[start]
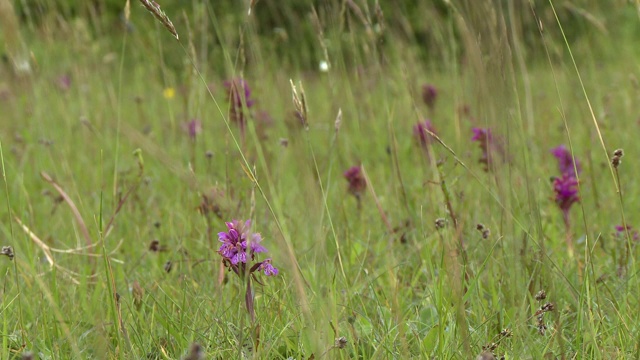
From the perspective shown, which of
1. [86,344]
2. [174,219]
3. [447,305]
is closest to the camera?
[447,305]

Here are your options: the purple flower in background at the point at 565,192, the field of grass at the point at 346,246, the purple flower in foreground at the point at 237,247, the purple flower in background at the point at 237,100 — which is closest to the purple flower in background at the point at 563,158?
the field of grass at the point at 346,246

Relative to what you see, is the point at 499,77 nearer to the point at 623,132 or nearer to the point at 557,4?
the point at 623,132

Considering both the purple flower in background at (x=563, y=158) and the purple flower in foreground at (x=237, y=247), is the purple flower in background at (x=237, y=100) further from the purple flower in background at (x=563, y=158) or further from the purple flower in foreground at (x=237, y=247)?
the purple flower in background at (x=563, y=158)

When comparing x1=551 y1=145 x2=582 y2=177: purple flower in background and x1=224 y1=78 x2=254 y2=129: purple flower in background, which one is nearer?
x1=224 y1=78 x2=254 y2=129: purple flower in background

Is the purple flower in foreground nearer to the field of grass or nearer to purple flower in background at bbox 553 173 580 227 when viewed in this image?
the field of grass

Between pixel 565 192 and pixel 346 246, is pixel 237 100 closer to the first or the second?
pixel 346 246

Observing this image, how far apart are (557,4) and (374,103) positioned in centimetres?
316

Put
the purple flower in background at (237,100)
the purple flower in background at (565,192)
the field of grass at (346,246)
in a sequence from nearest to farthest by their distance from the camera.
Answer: the field of grass at (346,246) < the purple flower in background at (237,100) < the purple flower in background at (565,192)

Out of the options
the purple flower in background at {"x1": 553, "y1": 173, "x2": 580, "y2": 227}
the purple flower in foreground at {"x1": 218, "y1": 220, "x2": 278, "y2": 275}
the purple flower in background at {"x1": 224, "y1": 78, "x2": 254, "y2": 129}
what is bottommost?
the purple flower in background at {"x1": 553, "y1": 173, "x2": 580, "y2": 227}

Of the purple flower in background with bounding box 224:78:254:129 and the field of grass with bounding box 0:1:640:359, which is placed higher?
the purple flower in background with bounding box 224:78:254:129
[end]
» **PROBLEM DESCRIPTION**
Rewrite every one of the records above, substituting "viewer" for each occurrence of "camera" and leaving everything else unchanged. Omit the pictures from your answer.

» **ANSWER FOR THIS EXERCISE**
From the perspective shown, which of
1. [86,344]
2. [174,219]
3. [447,305]
is closest to the viewer?
[447,305]

Here are your options: the purple flower in background at the point at 565,192, the field of grass at the point at 346,246, the purple flower in foreground at the point at 237,247, the purple flower in background at the point at 237,100 — which is closest to the purple flower in background at the point at 563,158?
the field of grass at the point at 346,246

Relative to what you see, is the point at 499,77 nearer to the point at 623,132 or nearer to the point at 557,4?
the point at 623,132

Considering both the purple flower in background at (x=563, y=158) and the purple flower in foreground at (x=237, y=247), is the purple flower in background at (x=237, y=100) further from the purple flower in background at (x=563, y=158) or further from the purple flower in foreground at (x=237, y=247)?
the purple flower in background at (x=563, y=158)

When comparing x1=551 y1=145 x2=582 y2=177: purple flower in background and x1=224 y1=78 x2=254 y2=129: purple flower in background, which one is nearer?
x1=224 y1=78 x2=254 y2=129: purple flower in background

Is the purple flower in foreground nearer to the field of grass or nearer to purple flower in background at bbox 553 173 580 227 when viewed in this image?
the field of grass

Between pixel 565 192 and pixel 346 246, is pixel 237 100 closer to the first or the second?
pixel 346 246

Observing this image, how far apart are (557,4) and (374,103) positioned in centimetres?
316

Put
the purple flower in background at (237,100)
the purple flower in background at (565,192)
the field of grass at (346,246)
in a sequence from nearest to farthest by their distance from the viewer.
Answer: the field of grass at (346,246) < the purple flower in background at (237,100) < the purple flower in background at (565,192)

Out of the options
the purple flower in background at {"x1": 553, "y1": 173, "x2": 580, "y2": 227}
the purple flower in foreground at {"x1": 218, "y1": 220, "x2": 278, "y2": 275}
the purple flower in background at {"x1": 224, "y1": 78, "x2": 254, "y2": 129}
what is bottommost?
the purple flower in background at {"x1": 553, "y1": 173, "x2": 580, "y2": 227}

Of the purple flower in background with bounding box 224:78:254:129 and the field of grass with bounding box 0:1:640:359, which is placed higher?
the purple flower in background with bounding box 224:78:254:129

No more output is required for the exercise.